O personagem de James Purefoy foi muito bem interpretado pelo ator, mas ele sendo um dos personagens mais importantes e poderosos da série... Deixou a desejar com o tempo que tinha em tela pois o roteiro não mostrou alguém poderoso e horrível dono de um império e sim alguém infantil e mimado que gostava de causar bagunça. Kristin Lehman como a esposa dele, Miriam Bancroft, também foi convincente e a química dos atores em cena foi muito boa. Realmente o relacionamento deles foi algo bem diferente e era interessante ver que existia amor, mas que o jeito deles de amar era bem diferente do comum e ás vezes até mesmo muito perturbado.

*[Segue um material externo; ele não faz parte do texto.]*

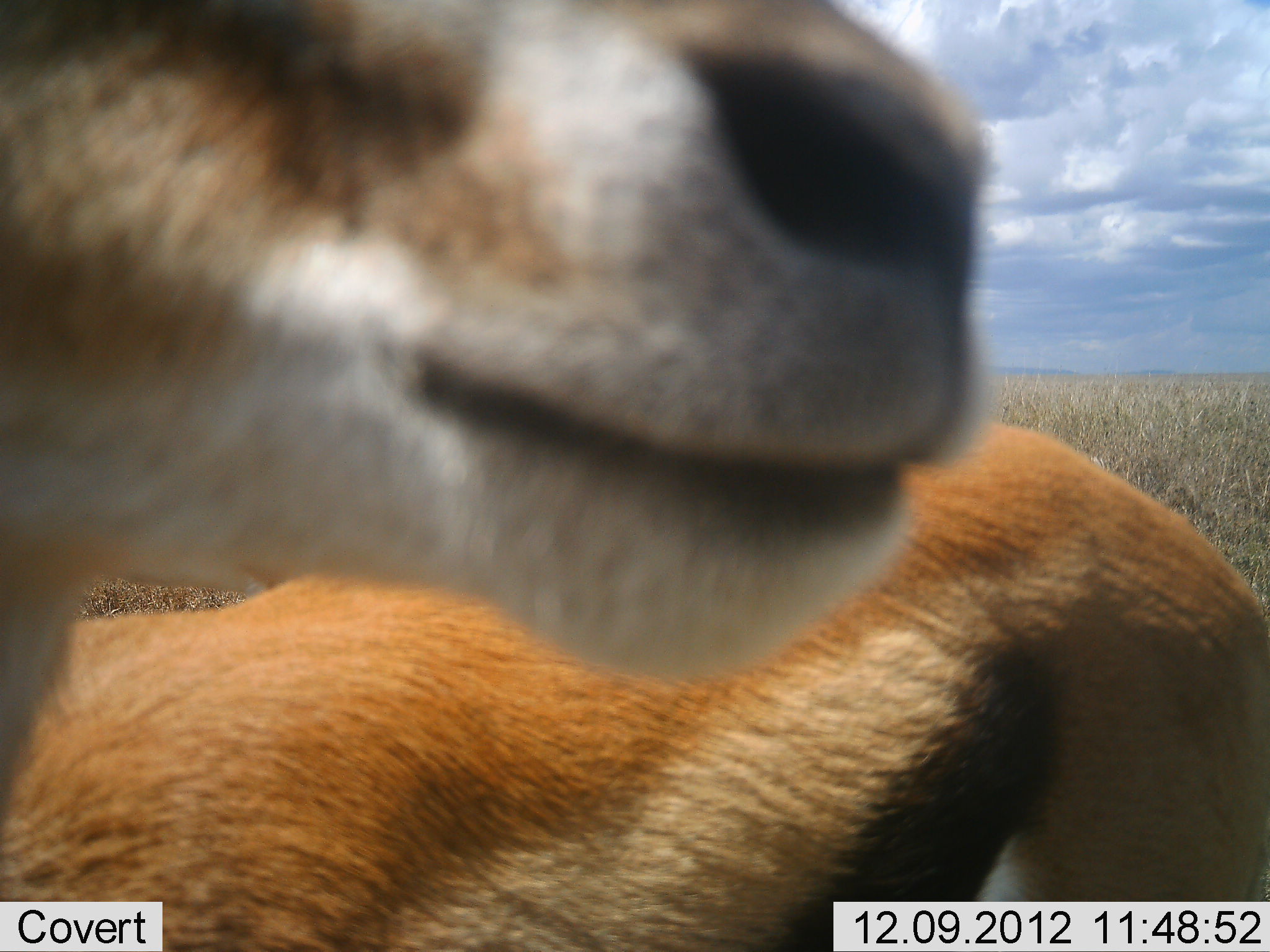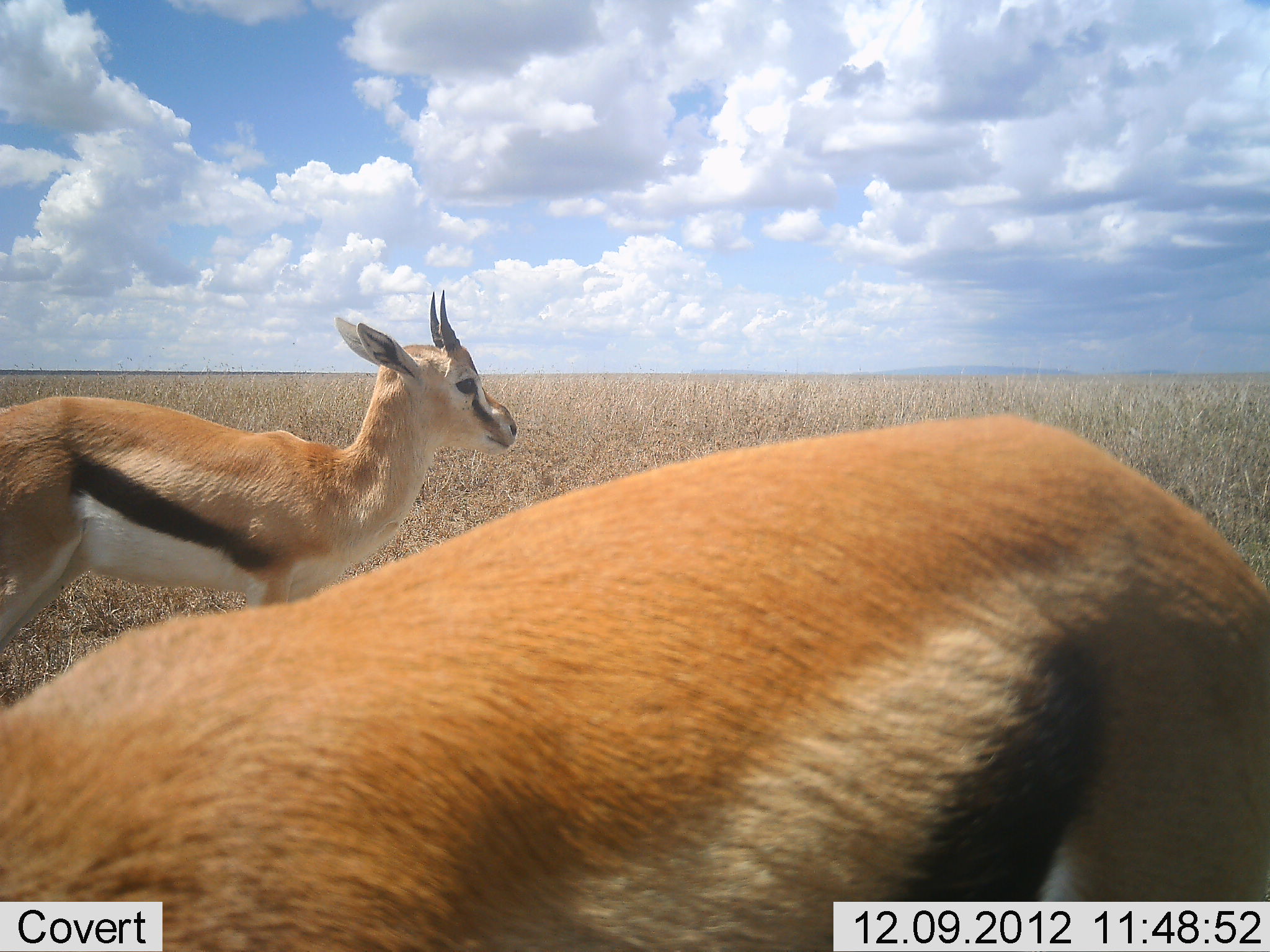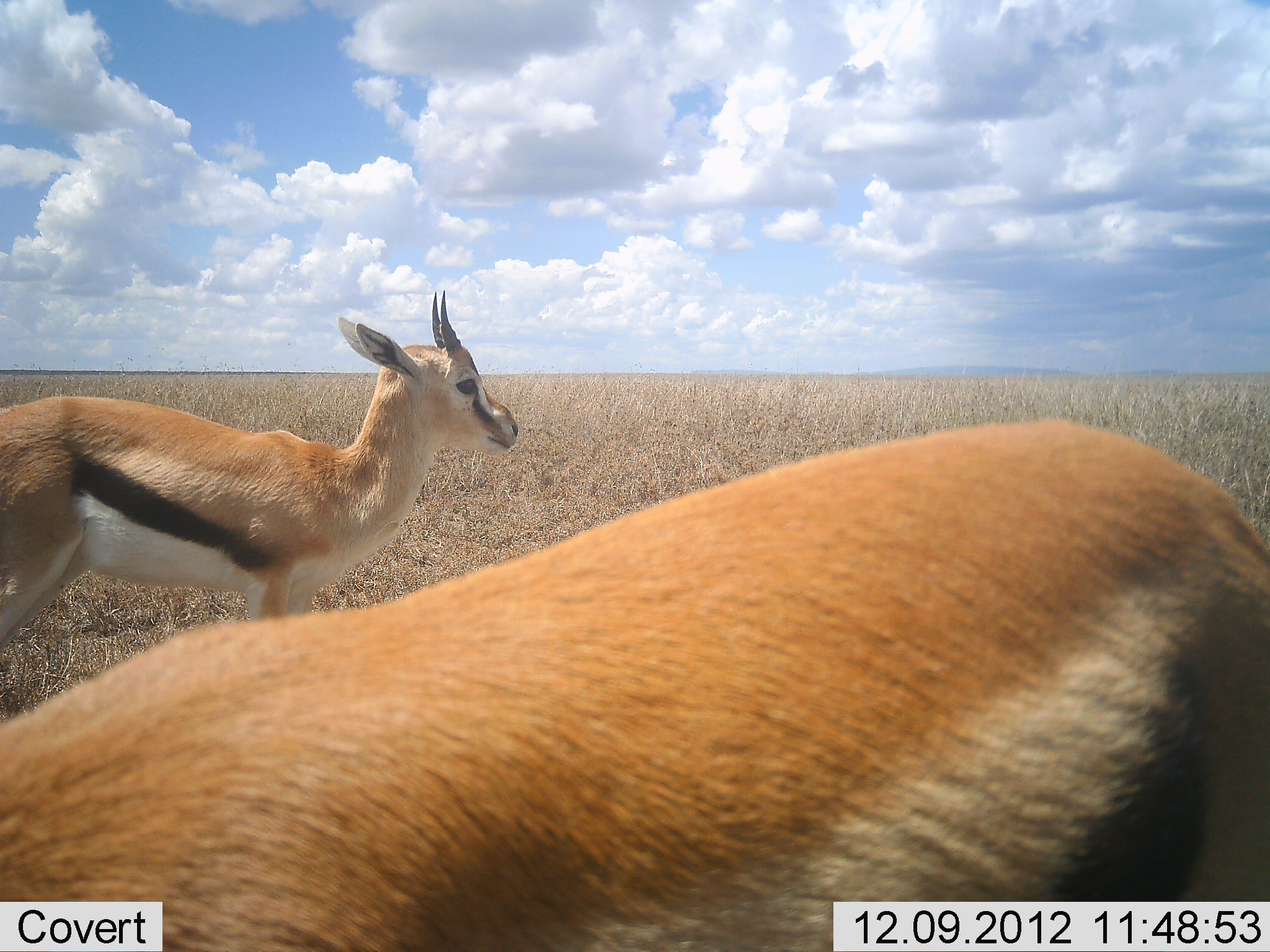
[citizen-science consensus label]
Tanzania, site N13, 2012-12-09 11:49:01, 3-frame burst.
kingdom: Animalia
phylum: Chordata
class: Mammalia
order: Artiodactyla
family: Bovidae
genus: Eudorcas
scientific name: Eudorcas thomsonii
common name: thomson's gazelle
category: gazellethomsons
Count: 2.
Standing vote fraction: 89%.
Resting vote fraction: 5%.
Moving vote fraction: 26%.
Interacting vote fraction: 5%.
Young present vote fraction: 5%.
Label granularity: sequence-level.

Nessa parte o roteiro foi muito bom.
E um ponto extra para a série por tratar nudez masculina e feminina do mesmo jeito, Netflix nunca decepciona nessa parte. 


Os personagens que mais evoluíram e foram interessantes de acompanhar foram Poe e a família Elliot. Chris Conner como Poe, o androide da série, foi um dos meus favoritos desde a primeira vez que apareceu, e então vem a família Elliot logo a seguir. Todo o enredo dos Elliot foi muito interessante e eles moveram mais as coisas do que o próprio Kovacs ás vezes. 
Oh, e claro, uma menção honrosa a mochila cor-de-rosa de unicórnio do Kovacs que se tornou uma personagem especial haha
Dichen Lachman fez um show como Reileen, mas algumas falhas no roteiro fizeram com que sua personagem não fosse assim tão bem feita. O mesmo aconteceu com Kovacs, mas isso pode ser retratado em uma possível segunda temporada acredito eu.
As reviravoltas da série foram boas, e surpreenderam de fato, mas ainda assim a série não deve ganhar um termo épico pois por mais sensacional que a ideia seja, a execução foi simples. Simples e funcional, mas não mais que isso. 
Aliás, a abertura da série é muito linda, ficou maravilhosa demais!


Altered Carbon é uma boa série, mas não trás nada de realmente novo ou profundo. As cenas de ação são muito boas, o elenco diverso é uma jogada de mestre e o visual é lindo. Com toda certeza vou assistir uma segunda temporada se ela acontecer, mas não é nada demais. 
Muitas cenas foram bem feitas e não vou esquecê-las, mas no final do dia o enredo é apenas algo simples que vale a pena maratonar, mas não vai muito além disso.
Mesmo com o enredo que ás vezes pode parecer complicado pois tem muitas informações, a série continua sendo um projeto relativamente simples na forma em que foi fechada como. 
Acredito que com a premissa de troca de corpos sempre viva nessa série é possível que toda nova temporada siga um caminho bem diferente da anterior e isso pode ser muito interessante de acompanhar. Vale a pena assistir sim e foi um bom investimento da Netflix sim, mas definitivamente não é o Game of Thrones da Netflix como vários sites estavam tentando vender como antes da série sair.